La tentación es poco menos que inevitable, pero bautizar a 1100, largometraje debut del realizador Diego M. Castro, como “el Taxi Driver rosarino” es bastante injusto. En principio, porque las diferencias con la célebre película de Scorsese –más allá de sus logros y deméritos– son demasiadas para sostener la equivalencia. El título numérico remite a la cifra de la licencia de taxímetro del automóvil que Leo maneja durante el día y una parte de la noche. Chofer empleado sin auto propio, el comienzo del film lo encuentra al volante, trasladando a un pasajero cuyo arranque de tos deja de ser molesto para transformarse en preocupante. En esos primeros minutos de proyección, durante los cuales Castro alterna planos de los dos hombres, las miradas por el espejo retrovisor y algunas imágenes del ingreso a Rosario, revelan una de las mejores armas de la película: la construcción de una tensión generada por detalles particulares que, a la vez, son el reflejo de nerviosismos y angustias globales, marcadamente urbanas.
Un paquete olvidado en el asiento trasero, cuyo contenido es incierto pero definitivamente sospechoso, se transformará en un eje narrativo falso, un típico Macguffin a partir del cual el realizador desarrolla su descripción de personajes, espacios y conflictos, muchos de ellos del orden de lo social: sin caer en lo excesivamente enfático, la historia describe la interacción de clases en el ámbito de la ciudad, sus anhelos de ascenso, los miedos y sospechas ante la presencia de un otro diferente. La relación de Leo con su novia no parece estar atravesando el mejor momento y en esas escenas cotidianas la película refuerza su intencionalidad observacional, en desmedro de una construcción narrativa más clásica. Por ese camino, 1100 se transforma en un ejemplo de ejercicio dramático enraizado en cierta clase de cine que tiene su origen en la modernidad de los años 50 y 60 y que en las últimas dos décadas ha ganado tantos adeptos que sería posible, con algo de esfuerzo e imaginación, pensarlo como género cinematográfico en un sentido estricto.

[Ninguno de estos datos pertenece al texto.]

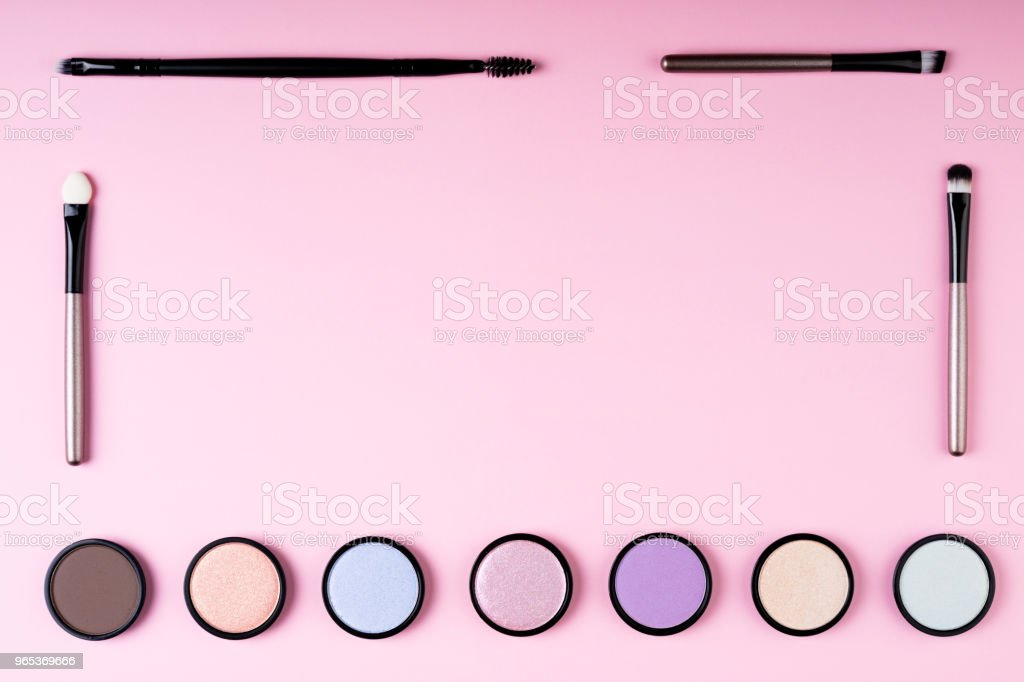 Makeup products eyeshadow and cosmetics accessories on pink background flat lay. Fashion and beauty blogging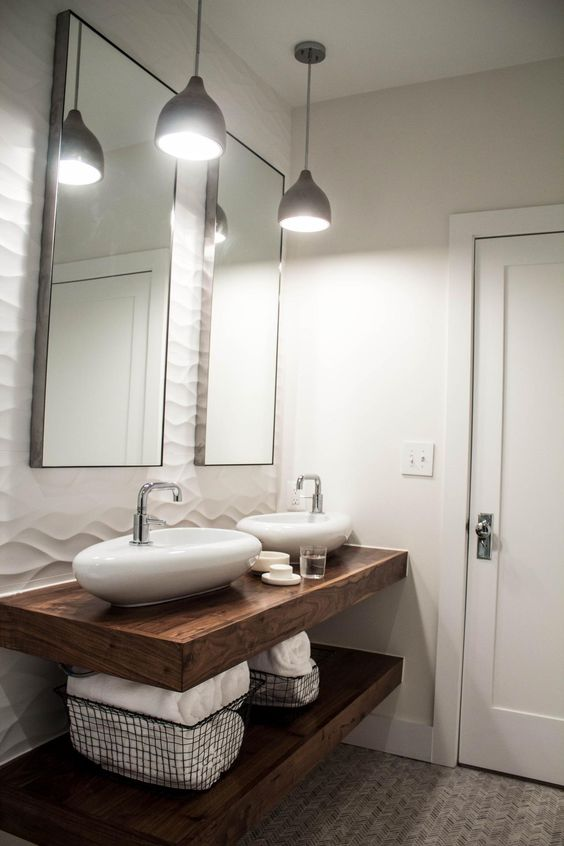 a refined bathroom with a wave accent wall, dark stained wooden shelves, oval stone vessel sinks, pendant lamps and a duo of mirrors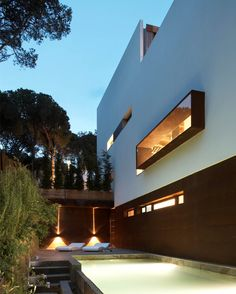 Casa Cubo is a modern hillside refuge designed by architect Octavio Mestre, whose project concept was inspired by Le Corbusier, located in Girona, Spain. Maple Wood Flooring, Interior Decorating, Interior Design, Le Corbusier, Ground Floor, Outdoor Spaces, House Design, Mansions, Landscape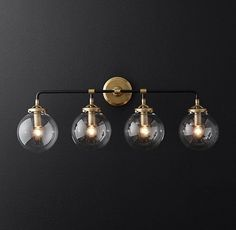 RH Modern's Bistro Globe Bath Sconce 4-Light:Inspired by 1940s industrialism, our globe sconce's lines and spheres are reminiscent of an urban subway map.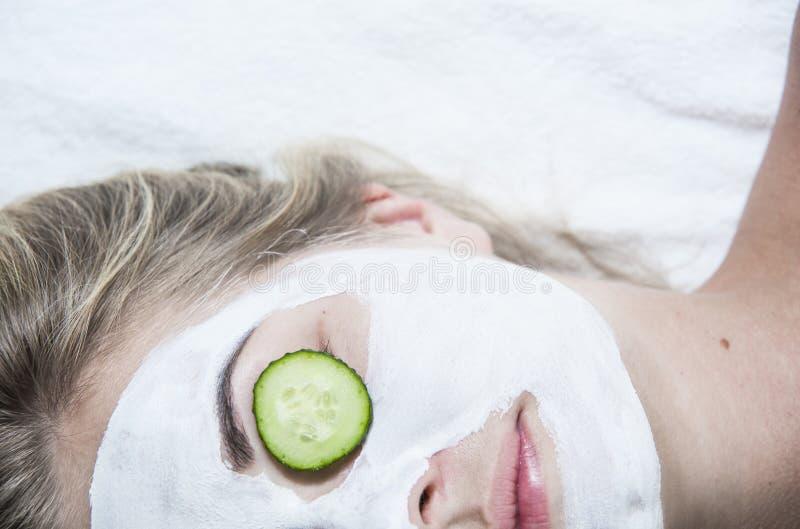 Молодая женщина с маской глины лицевой в салоне курорта стоковые фото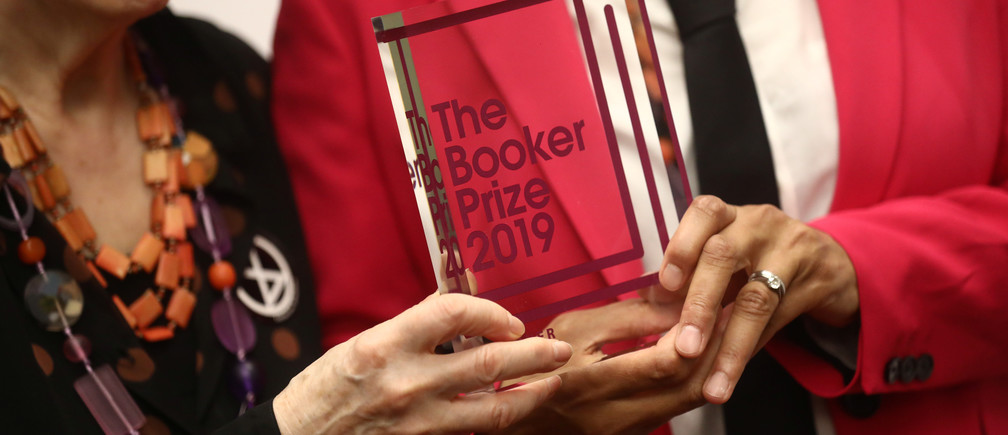 Margaret Atwood poses with Bernardine Evaristo with their Booker Prize for Fiction 2019 at the Guildhall in London, Britain October 14, 2019. REUTERS/Simon Dawson - RC1479BA1E80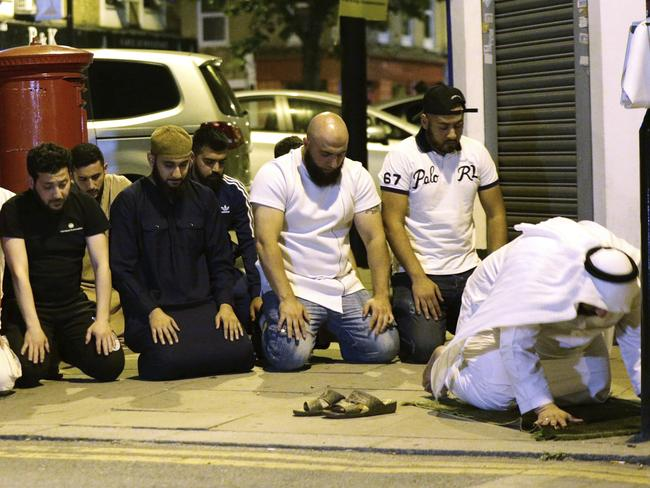 The fatal attack has been called an attack on Muslims. Local people observe prayers at Finsbury Park where a vehicle struck pedestrians in London. Picture: Yui Mok/PA via AP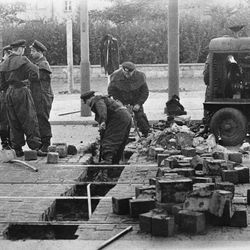 In this Aug 13, 1961 b/w file picture members of the East German military  remove paving blocks on Friedrich  Strasse in East Berlin  August 13, 1961 as  East Germany tightened the border crossing, between East and West Berlin. AP Photographer Peter Hillebrecht was on assignment in Berlin as the construction of the Berlin Wall starts on Aug. 13, 1961 and he was one of the first photographers to  cover this historic event. When the wall was first built, nobody knew what was going to happen next. Many people were afraid that the wall would serve as a provocation and turn to the Cold War into a hot one.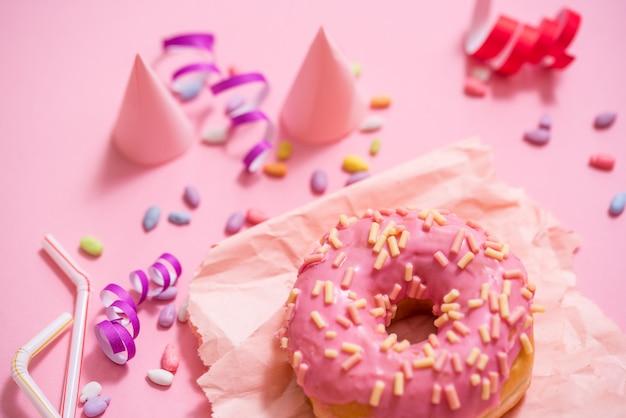 Вечеринка. красочные сладкие круглые глазированные пончики на розовом фоне. праздничная шапка, мишура, конфеты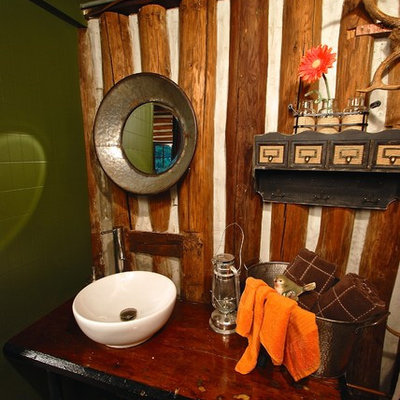 Inspiration for a small rustic 3/4 plywood floor bathroom remodel in Philadelphia with a drop-in sink, wood countertops, a one-piece toilet, brown walls and brown countertops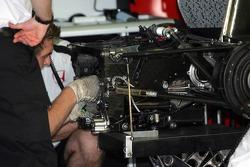 BAR-Honda team members repair gearbox on Takuma Sato's car
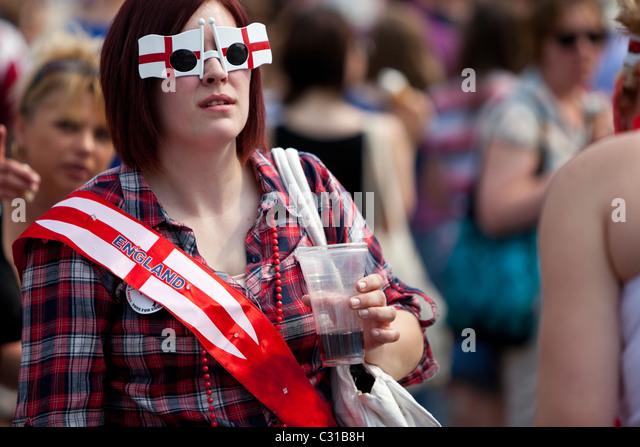 Woman wearing funny sunglasses, celebrating St George's Day at Trafalgar Square, London, England, UK - Stock Image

El guion de 1100 –que contó con el asesoramiento del realizador Juan Villegas– se esfuerza por extender una pátina descorazonada a cada una de las escenas, mientras las imágenes y sonidos de los noticieros en los televisores pasan revista a diversas situaciones conflictivas y crímenes. El mundo de la película –cuyo reparto y equipo técnico y artístico es casi por completo santafesino– es triste y roído, marcado por signos de descomposición individual, familiar y social y un malestar generalizado. Diego M. Castro esquiva el sentido del humor como si se tratara de una peste y es esa particular línea de solemnidad –algo impostada, aunque disfrazada de dureza realista– la que evita que la película dé un paso más en sus logros generales.